Rearrangements―a Quaint Bucolic

When you set out on a long journey, there may come a time when you have to step back, take a rest and reconsider your initial plan. The routes might not work out the way you had them laid out. Or you might not be able to walk them in as short a time as you had estimated. Nevertheless, you are much closer to your destination now than to the point where your journey started. The thought of turning back, or of abandoning your travels and taking a carriage home, does not once occur to you. There is no doubt that you will make those final steps and walk through the gate of the place that you have set out to reach. Just not so soon.

It has been something short of two years since I took up mathematics again. Since then, the mill has been grinding incessantly, save for a week of vacation here and there. I have not died of sleep deprivation, and it has been an experience that has brought me deep inner joy. Joy of the same kind that will keep me stepping onwards. But now the time has come to make a short halt for revitalization, and then to walk the remainder of the path at a more unhurried pace.

What do we have all wrapped up? There's the classic ‘starter pack’ of analysis and linear algebra, without which there is nowhere to be gone. Add in a morsel of probability theory and ordinary differential equations. I have passed the two oral exams required for the bachelor's―of which one has allowed me a glimpse into the beauty of functions in the complex plane, and the other into the elliptic curves and finite fields of cryptography. I have had an encounter with graph theory, and encounters with a number of people from the teaching staff at the University of Hagen.

Life happens, and as it does, some things simply take priority over others.
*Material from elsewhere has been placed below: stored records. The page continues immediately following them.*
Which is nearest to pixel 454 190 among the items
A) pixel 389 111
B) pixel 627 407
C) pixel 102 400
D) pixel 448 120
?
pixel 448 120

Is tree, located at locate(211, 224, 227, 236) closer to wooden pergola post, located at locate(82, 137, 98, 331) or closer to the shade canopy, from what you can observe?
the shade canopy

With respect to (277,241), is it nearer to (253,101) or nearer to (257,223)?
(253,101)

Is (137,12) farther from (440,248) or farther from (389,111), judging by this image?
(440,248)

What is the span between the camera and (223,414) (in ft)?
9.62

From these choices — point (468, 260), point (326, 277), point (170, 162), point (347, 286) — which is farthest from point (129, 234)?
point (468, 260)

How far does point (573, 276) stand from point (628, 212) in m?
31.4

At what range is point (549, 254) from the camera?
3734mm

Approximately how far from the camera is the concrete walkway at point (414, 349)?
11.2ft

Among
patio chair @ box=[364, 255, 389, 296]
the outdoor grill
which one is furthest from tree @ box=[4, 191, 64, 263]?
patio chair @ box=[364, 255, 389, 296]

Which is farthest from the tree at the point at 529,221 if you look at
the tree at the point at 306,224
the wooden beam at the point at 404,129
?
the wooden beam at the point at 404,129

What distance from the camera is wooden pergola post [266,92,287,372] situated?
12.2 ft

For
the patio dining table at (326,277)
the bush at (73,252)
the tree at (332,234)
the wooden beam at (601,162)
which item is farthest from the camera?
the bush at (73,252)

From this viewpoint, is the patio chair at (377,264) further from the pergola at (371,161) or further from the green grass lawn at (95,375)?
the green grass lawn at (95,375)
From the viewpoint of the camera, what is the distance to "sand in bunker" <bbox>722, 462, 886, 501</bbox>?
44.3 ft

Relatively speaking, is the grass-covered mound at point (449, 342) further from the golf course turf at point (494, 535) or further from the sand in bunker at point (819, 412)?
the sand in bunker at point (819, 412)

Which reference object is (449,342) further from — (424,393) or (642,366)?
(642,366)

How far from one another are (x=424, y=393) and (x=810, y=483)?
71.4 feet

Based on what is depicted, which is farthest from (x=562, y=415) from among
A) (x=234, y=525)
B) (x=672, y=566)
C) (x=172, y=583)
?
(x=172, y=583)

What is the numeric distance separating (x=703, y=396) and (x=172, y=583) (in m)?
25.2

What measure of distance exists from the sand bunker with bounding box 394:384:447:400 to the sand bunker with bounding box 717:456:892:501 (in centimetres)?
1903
With my move to the Pacific now imminent, some shifting and arranging of the target curriculum was in order. And this is where the term distance in distance education really comes into play. The University of Hagen allows for its students to take written exams in any location on the planet where an office of the Goethe‑Institut is present. As for me, this means that I will be going to Sydney to write those exams. For the bachelor's, the only time left that I need to be present in Germany will be the presentation of my thesis.

Perhaps this would be the time to address the question that I have been asked multiple times by myself and others―to what end? Or rather, is there anything I have in mind that I would like to do with my degree, once the progress bar reaches the 180 ECTS mark? Or should studying mathematics remain an end in itself, true to the adage of the journey being the reward? Truth to be told, I do not know if I will ever apply any of the things I am learning in any 'professional' or whatsoever way. I do not know if my degree will ever mean anything on a job application. And I am as of yet not fully decided whether or not to pursue a MSc in mathematics after this project reaches completion.

What I know, though, is that I want to keep studying. I am fairly confident that what I started in 2017 will turn out to be a rich, elaborate birthday present to my soon‑to‑be 40‑year‑old brain. It comes at a cost of roughly 1800 EUR. If you add in all the expenses―travel, lodging etc.― perhaps 3000 EUR. Surely below five‑thousand, and at that, significantly less costly than what someone would pay for tuition at a university outside the Germanía, which through the centuries has provided its children a fine education at some of the continent's most venerable universities for the cost of chitterlings.

If I don't pursue a master's with the University of Hagen, I might go on to study something else, and at a different school. Without a doubt, a solid education in mathematics is a good foundation to build upon. There are times when I think I might gravitate towards science. And even if I do not continue my university studies at all, it will have been a worthwhile project to have completed. For molding one's brain into one that has a better understanding of mathematics means acquiring styles of thinking that can be universally useful. An experience that changes the mind and is conducive to personal growth.

But the meat is not only in the subject itself, it is in the entire cultivation of it―getting up early in the morning to study, doing it every business day for a prolonged time, studying in silence and maintaining a focus―these are things that, with time, build a stronghold. Regardless of the subject matter, such a practice helps keeping the mind clear and giving the life direction. And inasmuch as it does, it bears a likeness to physical exercise or meditation.

Another aspect that plays into this is that of solitude. I have had a short flirtation with studying mathematics at an intramural university in 2008/9―hence I know what it feels like to sit in a lecture hall and have mathematics presented to you in the traditional way of oral relay and chalkboard writing, or in the math students' lounge where people are discussing their assignments, among other things. Obviously, all this is part of a culture that one does not have much opportunity to experience when studying distance‑only. But, pertaining to my own learning style at least, the bulk of the actual learning of mathematics would have taken place at home and in solitude anyway.

With all of this said, I am looking forward to the remainder of my bachelor's. Writing the thesis especially will be a stimulating challenge. As of yet, I do not have the slightest idea what the topic will be. Perhaps something that will expand on next semester's 01106 Praktikum zur Algebra. Whatever it will be, it shall be written under the Australian sun―a pathway into tropical geometry, perhaps. Or into realizing the necessity of air conditioning.